Sich der Herausforderung dieses ganz anderen Jahres zu stellen und nicht ins Hamsterrad zurückzufallen, darum warb der Rottenburger Weihbischof Matthäus Karrer bereits in seiner Festpredigt am Abend von Christi Himmelfahrt. Die Umweltproblematik und die Brüche zwischen Arm und Reich hätten schon vor Corona eine kranke Welt gezeigt. Karrer erinnerte die Christinnen und Christen an ihren biblischen Auftrag, alles zu tun, was das Leben fördert. Hoffnungszeichen seien für ihn etwa Projekte der Nachbarschaftshilfe und die Seelsorge an Kranken und Sterbenden, die auch die letzten Wochen aufrechterhalten wurde.

Äußerliche Traditionen und Riten dürften in der Kirche nicht wichtiger sein als mutmachende und zukunftsweisende Zeichen der Veränderung, betonte der Weihbischof. Da nahm er auch den Blutfreitag in Bezug auf die jüngsten Diskussionen über die Teilnahmemöglichkeit von Frauen nicht aus.

„Ich möchte alle Verantwortlichen hier in Weingarten einladen, die Wallfahrt weiterzuentwickeln zu einer gemeinsamen Wallfahrt von Frauen und Männern, Kindern und Jugendlichen, Musikantinnen und Musikanten, Pilgerinnen und Pilgern aus aller Welt.“

Weibischof Matthäus Karrer

Zukunftsweisend sollte das diesjährige „Blutrittle“, wie Dekan Schmid es nannte, mit seinen drei Pferden jedoch nicht werden. 2021 möchte er wieder in gewohnter Form feiern. Um Menschenansammlungen zu vermeiden, blieben Route und Ziel dieses Jahr bis zuletzt geheim. Dennoch warteten neben den geladenen Vertretern der Kommunen, Oberbürgermeister Markus Ewald von Weingarten und Baienfurts Bürgermeister Günter A. Binder, einige Heiligblutverehrer beim Flurkreuz vor Köpfingen.
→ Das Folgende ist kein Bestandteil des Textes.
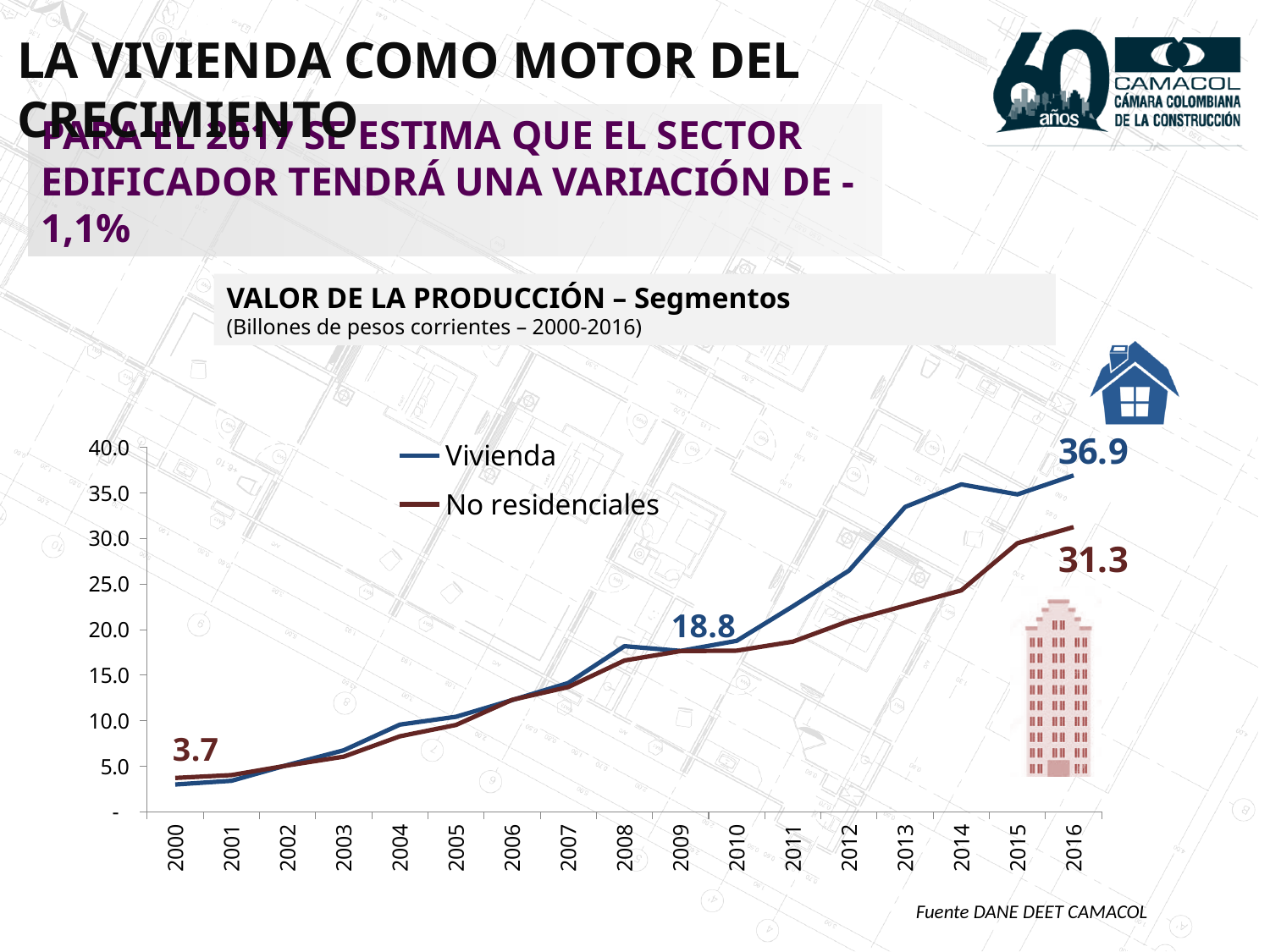
In 2016, which series has the larger value, Vivienda or No residenciales? Vivienda What is the value for Vivienda in 2016? 36.9 How many series does the legend list? 2 Is the value for Vivienda in 2013 greater or less than 30.0? greater Is the value for Vivienda in 2008 greater or less than 15.0? greater What is the value for Vivienda in 2010? 18.8 What is the difference between the Vivienda and No residenciales values in 2016? 5.6 Does the Vivienda series generally rise or fall from 2000 to 2016? Rise What kind of chart is shown on the slide? Line chart Is the value for No residenciales in 2010 greater or less than 20.0? less What is the value for No residenciales in 2016? 31.3 How many years are shown on the x axis? 17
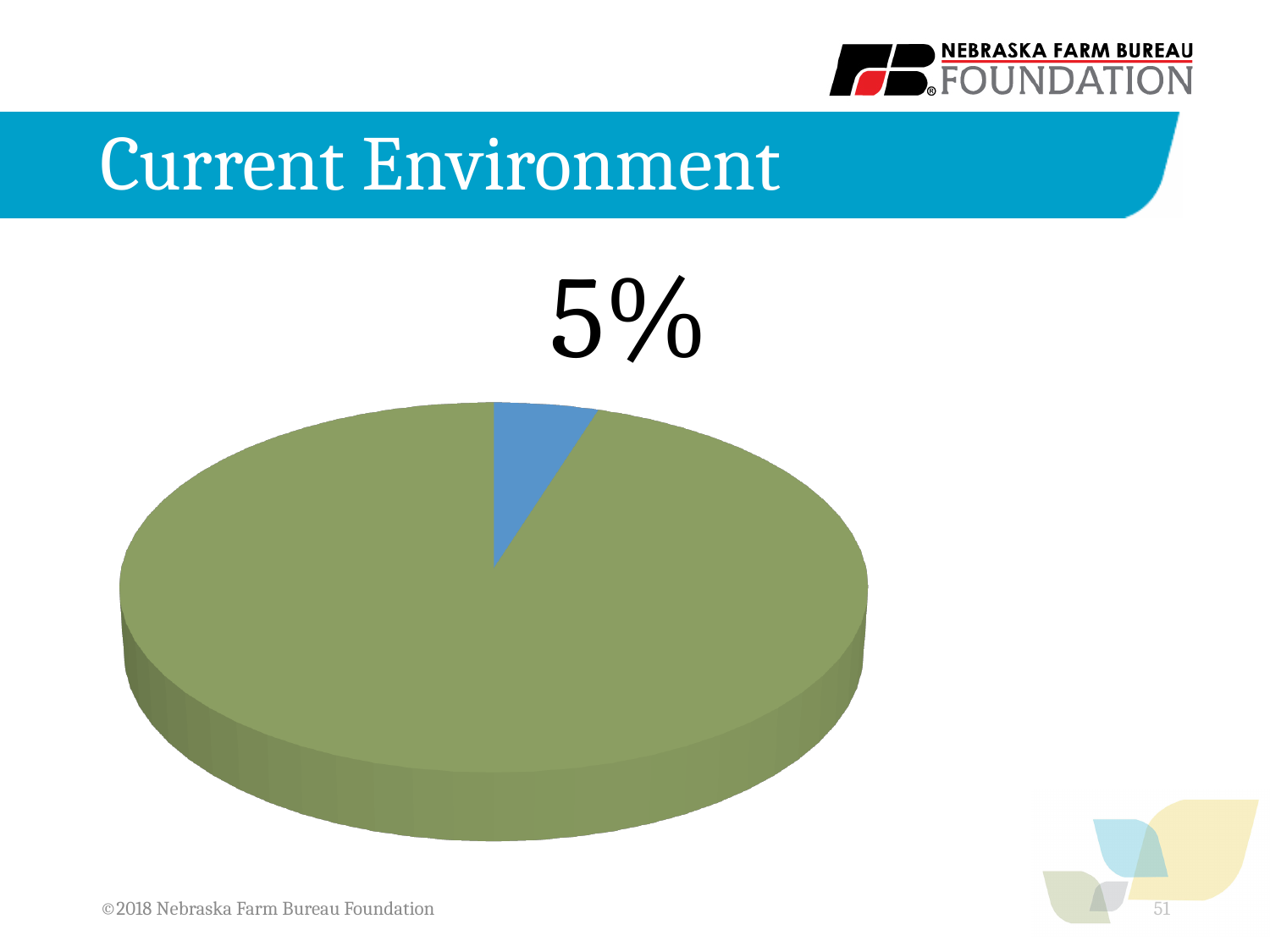
Is the blue slice's share of the pie greater or less than 10%? less What kind of chart is shown on the slide? pie chart What percentage is printed as the data label on the pie chart? 5% What is the title shown on the slide above the pie chart? Current Environment Which slice of the pie is larger, the blue one or the green one? green What colour is the slice labelled 5%? blue Which slice of the pie is the smallest? the blue slice What share of the pie does the blue slice represent? 5% How many slices does the pie chart have? 2 Is the green slice's share of the pie greater or less than 50%? greater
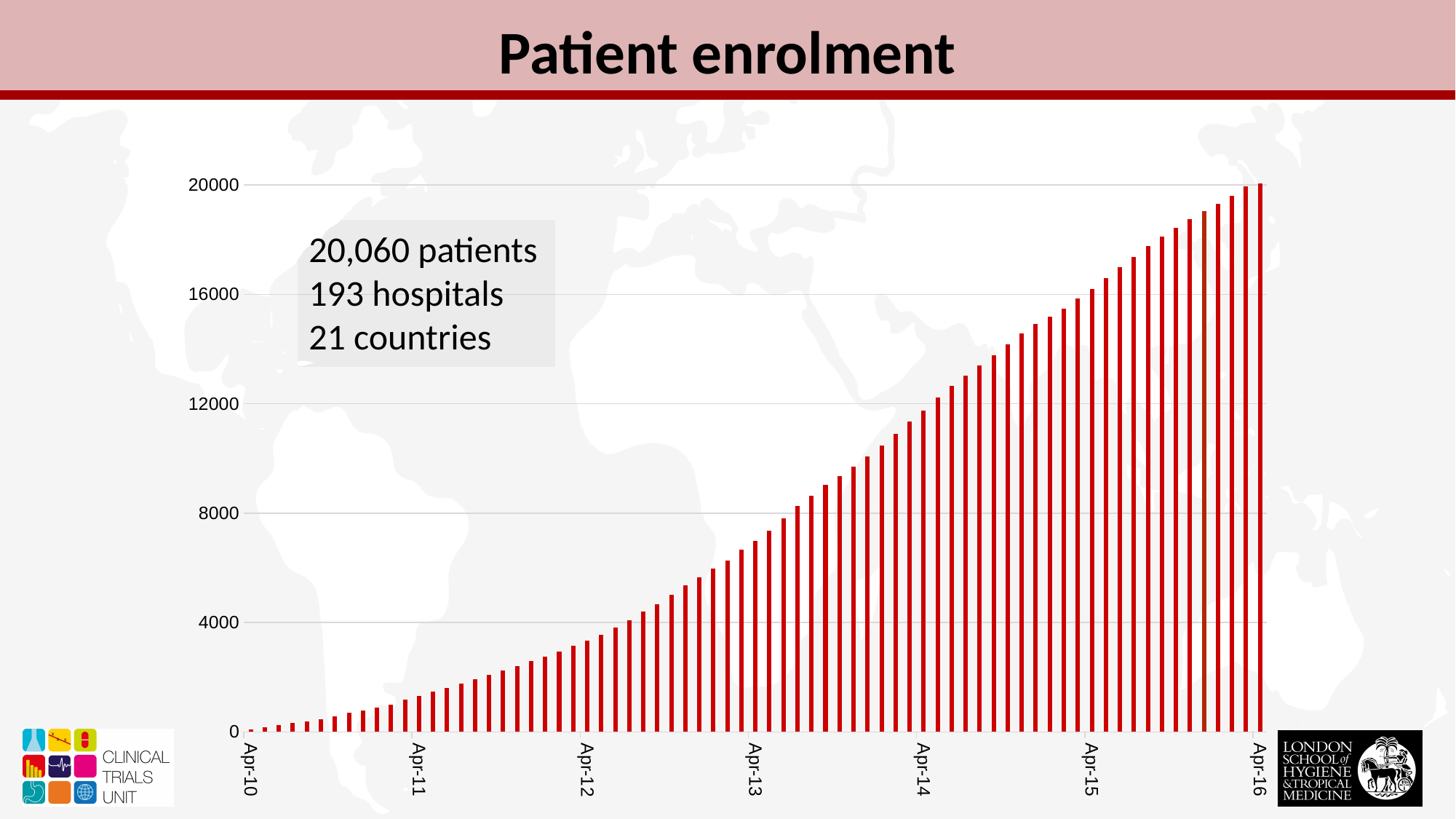
Is the value for Apr-15 greater or less than 12000? greater What colour are the bars in the chart? red Is the value for Apr-12 greater or less than 4000? less Is the value for Apr-13 greater or less than 8000? less What kind of chart is shown on the slide? bar chart Which labelled date on the x axis has the lowest bar? Apr-10 Do the bar values rise or fall from Apr-10 to Apr-16? rise What is the title of the slide containing the chart? Patient enrolment Which labelled date on the x axis has the highest bar? Apr-16 How many date labels are shown on the x axis? 7 Which is larger, the value for Apr-13 or the value for Apr-12? Apr-13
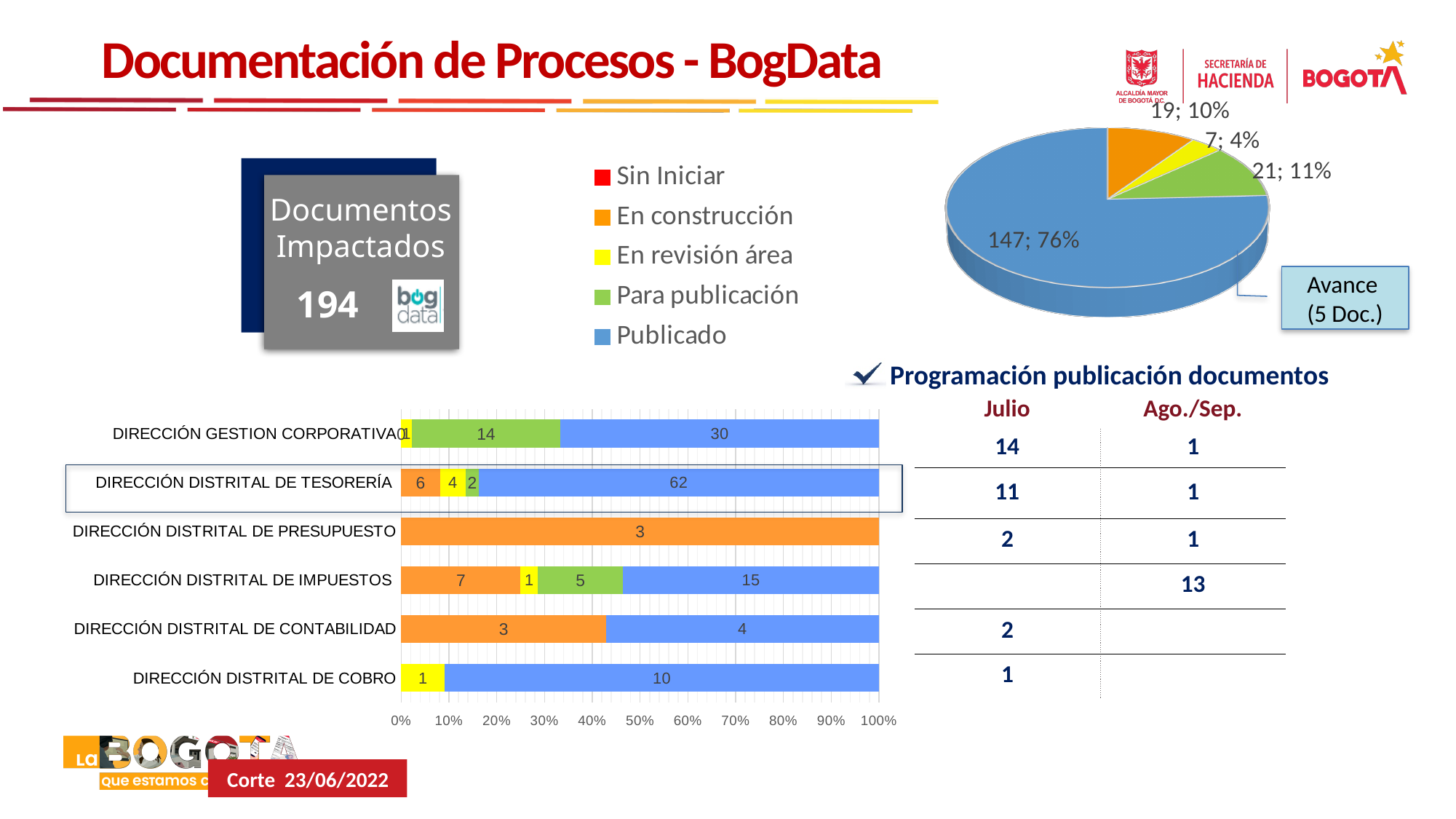
In the stacked bar chart, what is the difference between the Publicado values of DIRECCIÓN DISTRITAL DE TESORERÍA and DIRECCIÓN GESTION CORPORATIVA? 32 In the pie chart, how many documents are in the Para publicación slice? 21 In the pie chart, which category has the smallest slice? En revisión área In the stacked bar chart, how many Publicado documents does DIRECCIÓN DISTRITAL DE TESORERÍA have? 62 In the stacked bar chart, how many En construcción documents does DIRECCIÓN DISTRITAL DE IMPUESTOS have? 7 In the stacked bar chart, what is the total number of documents for DIRECCIÓN DISTRITAL DE IMPUESTOS? 28 In the stacked bar chart, how many directorates (categories) are listed? 6 In the pie chart, what value and share are shown for the Publicado slice? 147; 76% In the stacked bar chart, what is the total number of documents for DIRECCIÓN GESTION CORPORATIVA? 45 In the pie chart, what share does the En construcción slice represent? 10% What type of chart is shown at the bottom left of the slide? Stacked bar chart How many series does the legend list? 5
Sie hielten in ausreichendem Abstand mit Ortspfarrer Bernhard Staudacher und der Reitergruppe einen Stationsgottesdienst.

Nicht nur die Feierlichkeiten in und vor der Basilika, sondern auch die Andacht bei Köpfingen kam als Livestream in die Wohnzimmer derer, die in den Vorjahren selbst mitgeritten sind oder am Straßenrand die Prozession verfolgt haben.

Auf dem YouTube-Kanal der Kirchengemeinde St. Martin unter www.youtube.com/c/kirchengemeindestmartinweingarten stehen sie als Videos weiterhin zum Nachschauen zur Verfügung. Um die Verbundenheit mit Weingarten auszudrücken, sandten viele Blutreitergruppen Fotos ihrer Standarten, die während des Festgottesdienstes im Altarraum befestigt waren.

Eine Vielzahl bunter Kerzen während des Rosenkranzgebets am Vorabend, die von einem Mini-Chor angestimmte Blutfreitagshymne „Salvete“ und die feierliche Eucharistiefeier zum Abschluss ließen Blutfreitagsatmosphäre aufkommen, obwohl wegen der Corona-Vorgaben die Lichterprozession auf den Kreuzberg ausfallen musste, in der Basilika nur 120 Personen mitfeiern durften und Mitsingen nicht erlaubt war. Auch und gerade in dieser Zeit erinnere das bisschen Erde mit Blut vermischt daran, dass Gott da ist in unserer Welt, betonte der Rottenburger Offizial Thomas Weißhaar in seiner Predigt beim abschließenden Gottesdienst. Dieser Kern des Blutfreitags war auch in diesem besonderen Jahr erfahrbar.